The study was requested by members of Congress who are concerned about the threat to patient safety when doctors don't get enough rest.

Medical residents endure 80 hour work-weeks, routinely spending 30 hours on duty at a time. It's a grueling schedule Dr. Marco Cavagna said he is all too familiar with.

"There's certainly a point of diminishing returns. People start thinking less clearly after you've been up a particularly long time," Cavagna said.

An 18-month study by a panel of medical experts shows the chronic sleep deprivation doctors-in-training often suffer through can lead to mistakes.

"We want to eliminate tired, fatigued residents from being in the position of delivering healthcare," said committee chairman Dr. Michael Johns.

So the committee is recommending medical trainees work no more than a 16-hour shift with at least a 5-hour rest period before the next shift begins.

"We think protected sleep is necessary if you're going to work 16 hours straight," said Brian Lindberg, with the Consumer Coalition for Quality Healthcare.

But Cavagna said he worries limiting hours might hurt continuity of care. He said patients benefit when the doctors who admitted them can spend as much time as possible caring for them.

"It is virtually impossible, no matter how succinct you are or how thorough you are to just deliver everything to the next person that's going to come in on call," Cavagna said.

It is not known just how many patients die every year from fatigue-related errors because there's no national reporting system which is something patient advocates said they want to change.

"That evidence does not seem to exist," said David Dinges, with the University of Pennsylvania School of Medicine.

In addition to work hour changes, the panel also recommended limits on patient caseloads and more supervision of medical residents.

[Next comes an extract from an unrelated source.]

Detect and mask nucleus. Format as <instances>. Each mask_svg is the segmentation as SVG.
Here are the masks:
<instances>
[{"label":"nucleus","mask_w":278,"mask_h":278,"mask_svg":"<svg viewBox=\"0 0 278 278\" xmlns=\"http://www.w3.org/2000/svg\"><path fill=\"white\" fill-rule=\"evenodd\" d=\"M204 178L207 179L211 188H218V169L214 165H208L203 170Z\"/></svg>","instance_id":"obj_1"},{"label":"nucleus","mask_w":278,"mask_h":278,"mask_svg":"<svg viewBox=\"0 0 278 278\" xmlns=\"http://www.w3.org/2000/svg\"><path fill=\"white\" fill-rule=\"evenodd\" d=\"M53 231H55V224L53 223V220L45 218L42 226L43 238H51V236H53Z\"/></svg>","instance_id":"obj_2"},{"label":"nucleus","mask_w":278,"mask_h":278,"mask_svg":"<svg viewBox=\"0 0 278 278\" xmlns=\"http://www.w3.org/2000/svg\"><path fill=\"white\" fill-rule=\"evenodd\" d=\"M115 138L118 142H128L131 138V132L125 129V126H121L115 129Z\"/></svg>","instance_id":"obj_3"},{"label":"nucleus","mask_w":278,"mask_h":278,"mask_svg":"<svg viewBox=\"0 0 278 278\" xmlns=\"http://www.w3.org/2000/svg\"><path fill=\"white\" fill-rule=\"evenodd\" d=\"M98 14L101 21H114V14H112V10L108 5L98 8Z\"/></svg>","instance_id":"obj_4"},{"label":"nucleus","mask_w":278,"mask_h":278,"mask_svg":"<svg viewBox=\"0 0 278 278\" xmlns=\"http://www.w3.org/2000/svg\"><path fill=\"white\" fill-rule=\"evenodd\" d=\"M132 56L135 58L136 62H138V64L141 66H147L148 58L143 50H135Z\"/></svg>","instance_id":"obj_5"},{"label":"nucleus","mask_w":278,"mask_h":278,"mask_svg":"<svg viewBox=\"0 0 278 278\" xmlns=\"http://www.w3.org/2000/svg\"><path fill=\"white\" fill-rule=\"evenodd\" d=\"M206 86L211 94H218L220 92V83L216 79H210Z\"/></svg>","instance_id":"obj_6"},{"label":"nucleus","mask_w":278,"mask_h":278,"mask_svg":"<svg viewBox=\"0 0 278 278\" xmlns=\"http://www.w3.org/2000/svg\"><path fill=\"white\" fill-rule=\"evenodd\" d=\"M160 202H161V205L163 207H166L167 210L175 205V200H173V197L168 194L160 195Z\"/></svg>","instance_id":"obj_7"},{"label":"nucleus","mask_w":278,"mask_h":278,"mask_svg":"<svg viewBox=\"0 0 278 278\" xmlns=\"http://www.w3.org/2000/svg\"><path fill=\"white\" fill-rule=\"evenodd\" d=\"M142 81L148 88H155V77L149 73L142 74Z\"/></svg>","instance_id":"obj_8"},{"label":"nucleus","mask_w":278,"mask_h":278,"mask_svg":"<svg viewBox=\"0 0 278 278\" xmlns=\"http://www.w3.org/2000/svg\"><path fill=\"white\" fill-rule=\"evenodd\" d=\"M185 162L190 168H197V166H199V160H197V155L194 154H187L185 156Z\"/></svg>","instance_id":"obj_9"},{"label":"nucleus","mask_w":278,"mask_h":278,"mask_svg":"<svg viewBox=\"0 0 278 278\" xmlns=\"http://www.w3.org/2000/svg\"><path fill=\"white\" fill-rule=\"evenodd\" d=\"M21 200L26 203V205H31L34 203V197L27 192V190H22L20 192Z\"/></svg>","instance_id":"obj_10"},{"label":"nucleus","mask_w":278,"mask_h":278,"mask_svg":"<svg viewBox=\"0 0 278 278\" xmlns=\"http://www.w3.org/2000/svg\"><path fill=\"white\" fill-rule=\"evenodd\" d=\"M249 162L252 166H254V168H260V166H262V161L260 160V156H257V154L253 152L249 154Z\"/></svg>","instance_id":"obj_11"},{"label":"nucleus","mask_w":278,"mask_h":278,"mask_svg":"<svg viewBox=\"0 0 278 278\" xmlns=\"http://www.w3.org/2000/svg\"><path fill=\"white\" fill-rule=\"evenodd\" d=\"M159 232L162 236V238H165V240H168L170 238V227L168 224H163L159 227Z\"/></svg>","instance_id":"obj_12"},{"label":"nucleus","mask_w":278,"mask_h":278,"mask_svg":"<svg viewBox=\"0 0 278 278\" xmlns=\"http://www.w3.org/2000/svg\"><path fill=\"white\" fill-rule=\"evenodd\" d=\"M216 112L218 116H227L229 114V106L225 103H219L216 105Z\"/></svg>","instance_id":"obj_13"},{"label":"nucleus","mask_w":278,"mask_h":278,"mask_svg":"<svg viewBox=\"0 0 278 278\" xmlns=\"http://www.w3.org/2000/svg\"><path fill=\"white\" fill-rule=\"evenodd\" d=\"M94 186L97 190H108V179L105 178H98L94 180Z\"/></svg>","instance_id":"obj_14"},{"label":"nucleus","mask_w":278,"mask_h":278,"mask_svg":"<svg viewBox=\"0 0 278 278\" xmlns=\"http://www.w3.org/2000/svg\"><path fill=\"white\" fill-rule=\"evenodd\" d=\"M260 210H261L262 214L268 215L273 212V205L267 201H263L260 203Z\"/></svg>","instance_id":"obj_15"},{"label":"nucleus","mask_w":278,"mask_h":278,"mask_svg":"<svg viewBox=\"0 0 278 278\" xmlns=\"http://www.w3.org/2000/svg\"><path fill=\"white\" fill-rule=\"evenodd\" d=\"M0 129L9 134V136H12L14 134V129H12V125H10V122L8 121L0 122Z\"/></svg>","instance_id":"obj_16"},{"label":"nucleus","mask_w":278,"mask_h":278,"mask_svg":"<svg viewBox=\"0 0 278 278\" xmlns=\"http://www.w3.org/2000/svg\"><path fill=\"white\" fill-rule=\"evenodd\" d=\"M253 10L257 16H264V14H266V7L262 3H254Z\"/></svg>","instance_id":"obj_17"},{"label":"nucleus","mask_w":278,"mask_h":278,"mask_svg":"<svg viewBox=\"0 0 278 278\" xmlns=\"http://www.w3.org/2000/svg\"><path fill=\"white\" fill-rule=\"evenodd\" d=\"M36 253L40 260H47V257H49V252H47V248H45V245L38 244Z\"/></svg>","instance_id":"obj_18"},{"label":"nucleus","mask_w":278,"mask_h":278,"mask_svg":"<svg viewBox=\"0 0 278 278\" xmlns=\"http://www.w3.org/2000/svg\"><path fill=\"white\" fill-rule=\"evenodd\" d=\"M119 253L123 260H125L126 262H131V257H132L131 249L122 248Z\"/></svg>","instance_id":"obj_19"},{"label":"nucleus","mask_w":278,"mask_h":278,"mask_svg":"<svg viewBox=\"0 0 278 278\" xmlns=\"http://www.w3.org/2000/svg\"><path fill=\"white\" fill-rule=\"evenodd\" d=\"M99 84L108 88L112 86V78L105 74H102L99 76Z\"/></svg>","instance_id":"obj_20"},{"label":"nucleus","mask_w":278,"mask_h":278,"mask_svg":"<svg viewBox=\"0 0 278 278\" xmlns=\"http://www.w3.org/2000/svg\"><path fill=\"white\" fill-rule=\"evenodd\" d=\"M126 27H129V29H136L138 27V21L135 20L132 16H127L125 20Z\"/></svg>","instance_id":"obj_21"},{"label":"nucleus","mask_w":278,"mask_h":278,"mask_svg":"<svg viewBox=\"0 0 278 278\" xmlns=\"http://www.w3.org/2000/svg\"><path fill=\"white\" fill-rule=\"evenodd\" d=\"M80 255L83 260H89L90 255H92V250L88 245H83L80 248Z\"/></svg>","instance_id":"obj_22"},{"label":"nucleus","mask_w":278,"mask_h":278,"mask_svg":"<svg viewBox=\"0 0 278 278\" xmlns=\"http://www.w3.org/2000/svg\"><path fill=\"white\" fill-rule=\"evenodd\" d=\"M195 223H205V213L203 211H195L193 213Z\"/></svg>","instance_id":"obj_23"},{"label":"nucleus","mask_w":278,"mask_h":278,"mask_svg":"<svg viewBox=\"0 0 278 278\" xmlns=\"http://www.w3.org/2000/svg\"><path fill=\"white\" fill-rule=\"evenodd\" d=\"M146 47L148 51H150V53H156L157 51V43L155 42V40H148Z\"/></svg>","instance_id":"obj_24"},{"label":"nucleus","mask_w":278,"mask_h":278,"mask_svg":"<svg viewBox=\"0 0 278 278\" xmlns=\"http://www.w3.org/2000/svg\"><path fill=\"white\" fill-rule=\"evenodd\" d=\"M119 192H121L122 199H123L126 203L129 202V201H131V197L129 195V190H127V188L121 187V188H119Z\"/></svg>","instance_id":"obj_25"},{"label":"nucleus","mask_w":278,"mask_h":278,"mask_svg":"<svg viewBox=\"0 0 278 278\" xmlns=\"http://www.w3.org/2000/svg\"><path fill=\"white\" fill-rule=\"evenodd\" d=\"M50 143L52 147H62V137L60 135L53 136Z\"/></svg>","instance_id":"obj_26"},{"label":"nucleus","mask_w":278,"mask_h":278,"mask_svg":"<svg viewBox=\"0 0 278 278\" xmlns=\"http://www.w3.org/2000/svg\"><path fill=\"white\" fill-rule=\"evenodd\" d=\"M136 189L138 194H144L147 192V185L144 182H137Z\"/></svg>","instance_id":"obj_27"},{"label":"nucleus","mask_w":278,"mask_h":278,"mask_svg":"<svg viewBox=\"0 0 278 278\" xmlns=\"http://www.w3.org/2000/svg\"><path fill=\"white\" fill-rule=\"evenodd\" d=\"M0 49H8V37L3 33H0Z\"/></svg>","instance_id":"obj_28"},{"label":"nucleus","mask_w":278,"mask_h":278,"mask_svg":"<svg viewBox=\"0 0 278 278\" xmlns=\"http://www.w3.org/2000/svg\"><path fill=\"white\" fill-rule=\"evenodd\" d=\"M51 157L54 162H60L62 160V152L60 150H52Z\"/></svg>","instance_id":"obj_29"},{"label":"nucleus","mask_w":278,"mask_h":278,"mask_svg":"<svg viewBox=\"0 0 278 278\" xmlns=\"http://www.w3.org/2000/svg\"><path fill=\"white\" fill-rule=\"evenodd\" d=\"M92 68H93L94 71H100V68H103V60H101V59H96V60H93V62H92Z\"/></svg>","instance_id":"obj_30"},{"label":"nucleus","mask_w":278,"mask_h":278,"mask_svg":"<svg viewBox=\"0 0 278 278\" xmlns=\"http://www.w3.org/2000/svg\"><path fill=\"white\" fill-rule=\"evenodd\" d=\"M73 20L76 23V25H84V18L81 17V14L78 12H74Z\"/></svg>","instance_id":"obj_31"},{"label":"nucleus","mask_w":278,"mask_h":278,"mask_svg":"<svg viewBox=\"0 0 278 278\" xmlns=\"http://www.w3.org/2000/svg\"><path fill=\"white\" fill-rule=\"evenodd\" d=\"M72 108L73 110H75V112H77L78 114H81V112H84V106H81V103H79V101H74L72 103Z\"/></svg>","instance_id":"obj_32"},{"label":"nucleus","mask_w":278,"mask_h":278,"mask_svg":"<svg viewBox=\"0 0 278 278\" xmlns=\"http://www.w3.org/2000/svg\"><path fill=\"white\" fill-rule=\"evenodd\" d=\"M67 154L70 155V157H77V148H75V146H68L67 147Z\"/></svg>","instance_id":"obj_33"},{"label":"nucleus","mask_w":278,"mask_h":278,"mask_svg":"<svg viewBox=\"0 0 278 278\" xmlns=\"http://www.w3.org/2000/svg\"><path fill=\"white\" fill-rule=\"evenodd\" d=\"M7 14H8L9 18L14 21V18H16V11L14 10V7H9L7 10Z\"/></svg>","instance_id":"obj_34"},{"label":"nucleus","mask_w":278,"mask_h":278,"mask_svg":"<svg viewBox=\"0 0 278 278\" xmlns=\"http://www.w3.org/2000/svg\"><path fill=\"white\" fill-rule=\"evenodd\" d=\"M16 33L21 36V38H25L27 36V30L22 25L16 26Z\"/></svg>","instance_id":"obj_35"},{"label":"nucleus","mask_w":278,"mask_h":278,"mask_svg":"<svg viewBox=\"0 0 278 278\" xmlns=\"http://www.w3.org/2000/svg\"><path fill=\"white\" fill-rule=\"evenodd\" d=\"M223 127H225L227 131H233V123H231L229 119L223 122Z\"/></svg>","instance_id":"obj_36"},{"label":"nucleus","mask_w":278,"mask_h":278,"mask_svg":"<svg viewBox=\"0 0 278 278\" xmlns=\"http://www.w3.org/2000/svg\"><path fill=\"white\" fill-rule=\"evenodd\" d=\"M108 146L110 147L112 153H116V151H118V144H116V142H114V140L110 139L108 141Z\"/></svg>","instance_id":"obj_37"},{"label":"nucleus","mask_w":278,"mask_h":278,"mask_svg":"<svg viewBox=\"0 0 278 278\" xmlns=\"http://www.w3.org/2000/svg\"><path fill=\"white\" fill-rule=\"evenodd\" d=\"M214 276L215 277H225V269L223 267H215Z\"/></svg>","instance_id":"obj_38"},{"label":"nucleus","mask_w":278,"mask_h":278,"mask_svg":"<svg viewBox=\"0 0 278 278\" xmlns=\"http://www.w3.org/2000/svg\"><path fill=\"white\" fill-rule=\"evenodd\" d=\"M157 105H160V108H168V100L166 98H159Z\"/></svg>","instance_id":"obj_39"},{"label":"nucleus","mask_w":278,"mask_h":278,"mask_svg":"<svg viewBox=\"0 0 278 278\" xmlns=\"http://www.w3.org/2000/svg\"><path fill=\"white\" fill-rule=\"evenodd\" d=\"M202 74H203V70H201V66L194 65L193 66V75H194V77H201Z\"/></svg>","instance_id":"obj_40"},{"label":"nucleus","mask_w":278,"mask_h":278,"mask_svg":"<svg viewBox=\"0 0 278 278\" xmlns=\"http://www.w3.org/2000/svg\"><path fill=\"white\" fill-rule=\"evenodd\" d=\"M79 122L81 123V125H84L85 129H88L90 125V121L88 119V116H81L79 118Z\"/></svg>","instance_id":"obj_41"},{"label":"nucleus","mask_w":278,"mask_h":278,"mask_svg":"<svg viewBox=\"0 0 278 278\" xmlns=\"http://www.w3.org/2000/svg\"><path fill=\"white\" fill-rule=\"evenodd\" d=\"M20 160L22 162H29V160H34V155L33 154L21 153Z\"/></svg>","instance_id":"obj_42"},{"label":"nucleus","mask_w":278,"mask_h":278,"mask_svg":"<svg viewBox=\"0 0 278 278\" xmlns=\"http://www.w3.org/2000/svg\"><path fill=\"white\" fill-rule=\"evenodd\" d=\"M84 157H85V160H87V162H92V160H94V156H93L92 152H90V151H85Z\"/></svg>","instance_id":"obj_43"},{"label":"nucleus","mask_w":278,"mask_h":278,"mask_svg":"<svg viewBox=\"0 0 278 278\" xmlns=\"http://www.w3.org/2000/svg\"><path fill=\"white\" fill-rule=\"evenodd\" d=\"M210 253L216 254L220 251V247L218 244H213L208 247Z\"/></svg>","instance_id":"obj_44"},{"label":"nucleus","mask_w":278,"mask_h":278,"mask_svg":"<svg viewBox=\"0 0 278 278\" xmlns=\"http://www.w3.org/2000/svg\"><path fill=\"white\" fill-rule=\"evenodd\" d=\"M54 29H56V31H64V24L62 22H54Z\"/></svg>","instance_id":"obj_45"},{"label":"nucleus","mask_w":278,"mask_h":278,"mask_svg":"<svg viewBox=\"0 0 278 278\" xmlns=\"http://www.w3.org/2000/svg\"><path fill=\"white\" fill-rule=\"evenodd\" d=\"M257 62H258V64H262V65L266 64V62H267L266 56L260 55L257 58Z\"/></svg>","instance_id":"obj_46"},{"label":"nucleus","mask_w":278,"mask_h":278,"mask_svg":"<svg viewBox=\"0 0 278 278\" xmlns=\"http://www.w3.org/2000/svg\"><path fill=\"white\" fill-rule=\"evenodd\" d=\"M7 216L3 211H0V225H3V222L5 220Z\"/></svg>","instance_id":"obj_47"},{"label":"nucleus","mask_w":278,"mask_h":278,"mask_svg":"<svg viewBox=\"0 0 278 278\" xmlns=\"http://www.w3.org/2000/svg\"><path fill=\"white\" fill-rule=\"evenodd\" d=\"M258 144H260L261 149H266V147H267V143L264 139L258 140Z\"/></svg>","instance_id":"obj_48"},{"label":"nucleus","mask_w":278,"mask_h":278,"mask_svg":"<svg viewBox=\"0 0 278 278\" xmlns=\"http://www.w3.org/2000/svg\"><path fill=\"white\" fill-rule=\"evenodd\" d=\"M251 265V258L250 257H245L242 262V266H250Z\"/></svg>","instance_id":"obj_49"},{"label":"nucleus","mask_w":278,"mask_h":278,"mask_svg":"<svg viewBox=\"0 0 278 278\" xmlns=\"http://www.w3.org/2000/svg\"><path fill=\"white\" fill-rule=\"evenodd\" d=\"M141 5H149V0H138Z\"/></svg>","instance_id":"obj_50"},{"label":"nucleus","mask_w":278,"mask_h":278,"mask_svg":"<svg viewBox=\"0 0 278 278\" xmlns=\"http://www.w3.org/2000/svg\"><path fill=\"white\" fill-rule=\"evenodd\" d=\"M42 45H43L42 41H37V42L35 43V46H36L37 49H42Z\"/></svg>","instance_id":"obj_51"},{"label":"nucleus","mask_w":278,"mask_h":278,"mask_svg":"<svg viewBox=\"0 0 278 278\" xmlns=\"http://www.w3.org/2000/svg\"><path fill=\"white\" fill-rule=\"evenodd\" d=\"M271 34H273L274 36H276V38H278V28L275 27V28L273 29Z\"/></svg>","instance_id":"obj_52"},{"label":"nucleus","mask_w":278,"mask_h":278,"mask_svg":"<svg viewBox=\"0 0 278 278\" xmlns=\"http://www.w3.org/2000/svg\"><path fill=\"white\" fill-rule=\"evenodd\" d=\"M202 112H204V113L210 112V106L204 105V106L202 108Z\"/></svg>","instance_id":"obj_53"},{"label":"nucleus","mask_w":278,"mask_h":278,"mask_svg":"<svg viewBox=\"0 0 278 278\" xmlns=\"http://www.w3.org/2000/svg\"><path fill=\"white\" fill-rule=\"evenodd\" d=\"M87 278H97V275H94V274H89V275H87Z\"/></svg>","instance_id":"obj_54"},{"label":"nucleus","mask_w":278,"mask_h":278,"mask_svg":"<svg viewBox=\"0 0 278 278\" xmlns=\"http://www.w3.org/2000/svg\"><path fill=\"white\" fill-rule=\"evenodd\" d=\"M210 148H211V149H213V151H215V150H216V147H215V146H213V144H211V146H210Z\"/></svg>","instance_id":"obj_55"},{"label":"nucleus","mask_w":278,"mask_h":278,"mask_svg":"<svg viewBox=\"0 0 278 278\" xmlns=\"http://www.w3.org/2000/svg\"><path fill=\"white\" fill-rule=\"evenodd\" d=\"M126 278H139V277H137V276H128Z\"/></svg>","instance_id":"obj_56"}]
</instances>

There will be some costs associated with implementing the recommendations. The panel said some of the workload will need to be shifted to other personnel so teaching hospitals will need to hire more staff. They put the cost at just under $2 billion. Where the money would come from wasn't part of the study.

A congressional committee requested the study and is urging the medical community to implement the recommendations.